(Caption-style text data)

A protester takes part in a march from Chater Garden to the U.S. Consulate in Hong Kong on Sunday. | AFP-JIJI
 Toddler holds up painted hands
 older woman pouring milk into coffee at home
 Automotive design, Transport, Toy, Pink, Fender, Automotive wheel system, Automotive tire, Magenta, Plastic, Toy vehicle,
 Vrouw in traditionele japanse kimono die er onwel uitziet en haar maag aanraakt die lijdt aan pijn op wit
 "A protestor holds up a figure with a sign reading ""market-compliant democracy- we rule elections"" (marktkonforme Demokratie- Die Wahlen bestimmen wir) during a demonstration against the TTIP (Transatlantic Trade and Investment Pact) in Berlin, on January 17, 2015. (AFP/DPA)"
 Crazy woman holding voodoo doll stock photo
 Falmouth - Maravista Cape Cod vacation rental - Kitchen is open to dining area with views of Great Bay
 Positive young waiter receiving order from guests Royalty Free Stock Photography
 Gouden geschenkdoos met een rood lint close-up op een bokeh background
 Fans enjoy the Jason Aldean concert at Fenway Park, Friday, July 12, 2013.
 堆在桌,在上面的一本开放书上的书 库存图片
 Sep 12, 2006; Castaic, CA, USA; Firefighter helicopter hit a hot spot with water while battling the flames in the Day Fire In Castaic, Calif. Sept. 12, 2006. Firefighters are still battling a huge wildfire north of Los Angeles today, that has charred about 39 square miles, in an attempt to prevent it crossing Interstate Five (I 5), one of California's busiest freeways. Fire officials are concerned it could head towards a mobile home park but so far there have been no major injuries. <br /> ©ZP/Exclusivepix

**WORK ORDER:** Every line above has to be restated word for word.

**PROBLEM SOLUTION:**
A protester takes part in a march from Chater Garden to the U.S. Consulate in Hong Kong on Sunday. | AFP-JIJI
 Toddler holds up painted hands
 older woman pouring milk into coffee at home
 Automotive design, Transport, Toy, Pink, Fender, Automotive wheel system, Automotive tire, Magenta, Plastic, Toy vehicle,
 Vrouw in traditionele japanse kimono die er onwel uitziet en haar maag aanraakt die lijdt aan pijn op wit
 "A protestor holds up a figure with a sign reading ""market-compliant democracy- we rule elections"" (marktkonforme Demokratie- Die Wahlen bestimmen wir) during a demonstration against the TTIP (Transatlantic Trade and Investment Pact) in Berlin, on January 17, 2015. (AFP/DPA)"
 Crazy woman holding voodoo doll stock photo
 Falmouth - Maravista Cape Cod vacation rental - Kitchen is open to dining area with views of Great Bay
 Positive young waiter receiving order from guests Royalty Free Stock Photography
 Gouden geschenkdoos met een rood lint close-up op een bokeh background
 Fans enjoy the Jason Aldean concert at Fenway Park, Friday, July 12, 2013.
 堆在桌,在上面的一本开放书上的书 库存图片
 Sep 12, 2006; Castaic, CA, USA; Firefighter helicopter hit a hot spot with water while battling the flames in the Day Fire In Castaic, Calif. Sept. 12, 2006. Firefighters are still battling a huge wildfire north of Los Angeles today, that has charred about 39 square miles, in an attempt to prevent it crossing Interstate Five (I 5), one of California's busiest freeways. Fire officials are concerned it could head towards a mobile home park but so far there have been no major injuries. <br /> ©ZP/Exclusivepix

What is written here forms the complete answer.